What you need to do:
Your task is to quote the material that follows, in full and exactly.

++++++++++

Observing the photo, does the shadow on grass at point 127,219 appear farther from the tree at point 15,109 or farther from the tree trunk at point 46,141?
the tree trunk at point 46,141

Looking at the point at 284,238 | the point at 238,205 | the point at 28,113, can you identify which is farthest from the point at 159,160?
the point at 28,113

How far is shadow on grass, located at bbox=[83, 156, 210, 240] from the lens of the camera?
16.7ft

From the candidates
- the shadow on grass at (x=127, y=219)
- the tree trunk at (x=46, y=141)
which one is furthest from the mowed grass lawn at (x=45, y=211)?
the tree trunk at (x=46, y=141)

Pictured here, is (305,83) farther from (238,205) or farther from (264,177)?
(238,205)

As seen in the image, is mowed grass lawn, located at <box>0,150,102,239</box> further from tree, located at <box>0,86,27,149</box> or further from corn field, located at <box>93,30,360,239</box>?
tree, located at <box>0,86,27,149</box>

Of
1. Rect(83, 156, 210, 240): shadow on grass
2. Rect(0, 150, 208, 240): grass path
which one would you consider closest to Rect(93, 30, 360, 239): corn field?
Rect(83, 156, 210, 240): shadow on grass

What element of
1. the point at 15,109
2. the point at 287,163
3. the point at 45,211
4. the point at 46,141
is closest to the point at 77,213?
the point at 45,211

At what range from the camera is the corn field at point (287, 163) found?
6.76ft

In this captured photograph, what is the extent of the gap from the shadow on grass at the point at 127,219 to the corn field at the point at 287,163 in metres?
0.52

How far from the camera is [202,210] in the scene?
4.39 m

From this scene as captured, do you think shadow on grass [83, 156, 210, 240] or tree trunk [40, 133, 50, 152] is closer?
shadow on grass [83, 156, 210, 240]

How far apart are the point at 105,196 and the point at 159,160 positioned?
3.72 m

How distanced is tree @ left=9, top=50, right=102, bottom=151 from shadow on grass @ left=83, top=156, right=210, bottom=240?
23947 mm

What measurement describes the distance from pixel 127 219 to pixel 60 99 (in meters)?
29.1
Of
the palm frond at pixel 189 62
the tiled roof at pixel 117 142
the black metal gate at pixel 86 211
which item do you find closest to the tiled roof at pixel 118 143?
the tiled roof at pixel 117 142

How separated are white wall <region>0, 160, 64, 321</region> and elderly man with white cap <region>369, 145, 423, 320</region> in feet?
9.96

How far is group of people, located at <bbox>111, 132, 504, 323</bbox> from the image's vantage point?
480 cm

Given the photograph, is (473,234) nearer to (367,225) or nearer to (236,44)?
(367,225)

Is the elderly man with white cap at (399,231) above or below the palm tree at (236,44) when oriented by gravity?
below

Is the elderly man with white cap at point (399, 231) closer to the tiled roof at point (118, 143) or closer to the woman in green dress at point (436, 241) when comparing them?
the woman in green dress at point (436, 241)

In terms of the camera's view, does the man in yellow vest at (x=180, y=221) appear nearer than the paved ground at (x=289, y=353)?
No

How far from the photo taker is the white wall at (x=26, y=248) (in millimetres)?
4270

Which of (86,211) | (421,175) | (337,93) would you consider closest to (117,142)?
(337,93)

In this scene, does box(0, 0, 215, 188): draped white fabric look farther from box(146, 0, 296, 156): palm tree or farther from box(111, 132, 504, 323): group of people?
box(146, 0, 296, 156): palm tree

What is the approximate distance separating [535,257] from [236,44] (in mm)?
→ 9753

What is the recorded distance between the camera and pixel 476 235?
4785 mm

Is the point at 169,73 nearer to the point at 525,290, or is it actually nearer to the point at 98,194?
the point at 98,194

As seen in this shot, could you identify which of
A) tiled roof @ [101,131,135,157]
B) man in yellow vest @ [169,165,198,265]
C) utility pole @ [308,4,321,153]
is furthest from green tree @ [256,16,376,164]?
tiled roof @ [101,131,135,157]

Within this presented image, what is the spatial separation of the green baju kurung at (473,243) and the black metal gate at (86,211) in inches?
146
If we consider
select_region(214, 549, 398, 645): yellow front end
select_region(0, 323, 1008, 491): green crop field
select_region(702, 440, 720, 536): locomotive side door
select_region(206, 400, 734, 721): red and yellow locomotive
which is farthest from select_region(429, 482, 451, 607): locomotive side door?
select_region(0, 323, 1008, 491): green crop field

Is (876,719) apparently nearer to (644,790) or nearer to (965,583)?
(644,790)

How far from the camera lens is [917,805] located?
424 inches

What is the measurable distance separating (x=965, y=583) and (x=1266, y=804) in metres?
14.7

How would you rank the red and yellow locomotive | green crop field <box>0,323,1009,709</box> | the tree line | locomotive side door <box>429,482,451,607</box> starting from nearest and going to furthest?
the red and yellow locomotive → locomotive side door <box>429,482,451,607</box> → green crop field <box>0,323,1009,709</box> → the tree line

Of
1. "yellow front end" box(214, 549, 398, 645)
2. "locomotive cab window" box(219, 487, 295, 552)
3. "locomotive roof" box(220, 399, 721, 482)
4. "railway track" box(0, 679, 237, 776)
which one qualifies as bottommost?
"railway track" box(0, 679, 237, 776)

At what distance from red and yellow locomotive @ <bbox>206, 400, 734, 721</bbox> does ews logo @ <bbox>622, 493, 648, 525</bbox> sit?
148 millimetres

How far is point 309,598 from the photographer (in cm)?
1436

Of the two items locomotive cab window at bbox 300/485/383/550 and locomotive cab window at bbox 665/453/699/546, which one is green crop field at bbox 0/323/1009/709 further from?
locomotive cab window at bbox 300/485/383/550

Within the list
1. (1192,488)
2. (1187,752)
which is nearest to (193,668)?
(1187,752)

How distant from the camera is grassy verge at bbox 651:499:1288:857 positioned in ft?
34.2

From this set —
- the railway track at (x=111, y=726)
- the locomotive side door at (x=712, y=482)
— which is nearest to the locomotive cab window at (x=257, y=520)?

++++++++++

Result below:
Observing the photo, does the shadow on grass at point 127,219 appear farther from the tree at point 15,109 or farther from the tree trunk at point 46,141?
the tree trunk at point 46,141

Looking at the point at 284,238 | the point at 238,205 | the point at 28,113, can you identify which is farthest from the point at 159,160?
the point at 28,113

How far is shadow on grass, located at bbox=[83, 156, 210, 240] from the lens of the camera?
16.7ft

From the candidates
- the shadow on grass at (x=127, y=219)
- the tree trunk at (x=46, y=141)
which one is furthest from the mowed grass lawn at (x=45, y=211)?
the tree trunk at (x=46, y=141)

Pictured here, is (305,83) farther from (238,205) or farther from (264,177)?
(238,205)

As seen in the image, is mowed grass lawn, located at <box>0,150,102,239</box> further from tree, located at <box>0,86,27,149</box> or further from corn field, located at <box>93,30,360,239</box>?
tree, located at <box>0,86,27,149</box>

Of
1. Rect(83, 156, 210, 240): shadow on grass
2. Rect(0, 150, 208, 240): grass path
which one would you consider closest to Rect(93, 30, 360, 239): corn field?
Rect(83, 156, 210, 240): shadow on grass

What element of
1. the point at 15,109
2. the point at 287,163
3. the point at 45,211
4. the point at 46,141
is closest to the point at 77,213?
the point at 45,211

At what range from the camera is the corn field at point (287, 163) found?
6.76ft

In this captured photograph, what is the extent of the gap from the shadow on grass at the point at 127,219 to the corn field at the point at 287,163 in metres?
0.52

How far from the camera is [202,210] in the scene?
4.39 m

From this scene as captured, do you think shadow on grass [83, 156, 210, 240] or tree trunk [40, 133, 50, 152] is closer?
shadow on grass [83, 156, 210, 240]

How far apart are the point at 105,196 and the point at 159,160 positioned?
3.72 m

How distanced is tree @ left=9, top=50, right=102, bottom=151 from shadow on grass @ left=83, top=156, right=210, bottom=240?
23947 mm

What measurement describes the distance from pixel 127 219 to pixel 60 99 (in meters)?
29.1
Of
the palm frond at pixel 189 62
the tiled roof at pixel 117 142
the black metal gate at pixel 86 211
which item do you find closest to the tiled roof at pixel 118 143?
the tiled roof at pixel 117 142

How separated are white wall <region>0, 160, 64, 321</region> and elderly man with white cap <region>369, 145, 423, 320</region> in feet?
9.96

How far is group of people, located at <bbox>111, 132, 504, 323</bbox> from the image's vantage point?
480 cm

Given the photograph, is (473,234) nearer to (367,225) or nearer to (236,44)?
(367,225)

Is the elderly man with white cap at (399,231) above or below the palm tree at (236,44) when oriented by gravity?
below

Is the elderly man with white cap at point (399, 231) closer to the tiled roof at point (118, 143) or closer to the woman in green dress at point (436, 241) when comparing them?
the woman in green dress at point (436, 241)

In terms of the camera's view, does the man in yellow vest at (x=180, y=221) appear nearer than the paved ground at (x=289, y=353)?
No

How far from the photo taker is the white wall at (x=26, y=248) (in millimetres)?
4270

Which of (86,211) | (421,175) | (337,93) would you consider closest to (117,142)?
(337,93)

In this scene, does box(0, 0, 215, 188): draped white fabric look farther from box(146, 0, 296, 156): palm tree or farther from box(111, 132, 504, 323): group of people?
box(146, 0, 296, 156): palm tree

What is the approximate distance separating [535,257] from [236,44] (in mm)?
→ 9753

What is the recorded distance between the camera and pixel 476 235?
4785 mm

Is the point at 169,73 nearer to the point at 525,290, or is it actually nearer to the point at 98,194?
the point at 98,194

As seen in this shot, could you identify which of
A) tiled roof @ [101,131,135,157]
B) man in yellow vest @ [169,165,198,265]
C) utility pole @ [308,4,321,153]
is furthest from green tree @ [256,16,376,164]?
tiled roof @ [101,131,135,157]

Within this presented image, what is the spatial separation of the green baju kurung at (473,243) and the black metal gate at (86,211) in inches?
146
If we consider
select_region(214, 549, 398, 645): yellow front end
select_region(0, 323, 1008, 491): green crop field
select_region(702, 440, 720, 536): locomotive side door
select_region(206, 400, 734, 721): red and yellow locomotive
which is farthest from select_region(429, 482, 451, 607): locomotive side door?
select_region(0, 323, 1008, 491): green crop field

Is (876,719) apparently nearer to (644,790) or nearer to (965,583)?
(644,790)

How far from the camera lens is [917,805] located?
424 inches

What is the measurable distance separating (x=965, y=583) and (x=1266, y=804) in metres?
14.7

How would you rank the red and yellow locomotive | green crop field <box>0,323,1009,709</box> | the tree line | locomotive side door <box>429,482,451,607</box> starting from nearest and going to furthest?
the red and yellow locomotive → locomotive side door <box>429,482,451,607</box> → green crop field <box>0,323,1009,709</box> → the tree line

Of
1. "yellow front end" box(214, 549, 398, 645)
2. "locomotive cab window" box(219, 487, 295, 552)
3. "locomotive roof" box(220, 399, 721, 482)
4. "railway track" box(0, 679, 237, 776)
which one qualifies as bottommost?
"railway track" box(0, 679, 237, 776)

At what distance from red and yellow locomotive @ <bbox>206, 400, 734, 721</bbox> does ews logo @ <bbox>622, 493, 648, 525</bbox> sit?
148 millimetres

How far is point 309,598 from the photographer (in cm)?
1436

Of the two items locomotive cab window at bbox 300/485/383/550 and locomotive cab window at bbox 665/453/699/546, which one is green crop field at bbox 0/323/1009/709 further from?
locomotive cab window at bbox 300/485/383/550

Within the list
1. (1192,488)
2. (1187,752)
which is nearest to (193,668)?
(1187,752)

How distant from the camera is grassy verge at bbox 651:499:1288:857 positioned in ft?
34.2

From this set —
- the railway track at (x=111, y=726)
- the locomotive side door at (x=712, y=482)
— which is nearest to the locomotive cab window at (x=257, y=520)?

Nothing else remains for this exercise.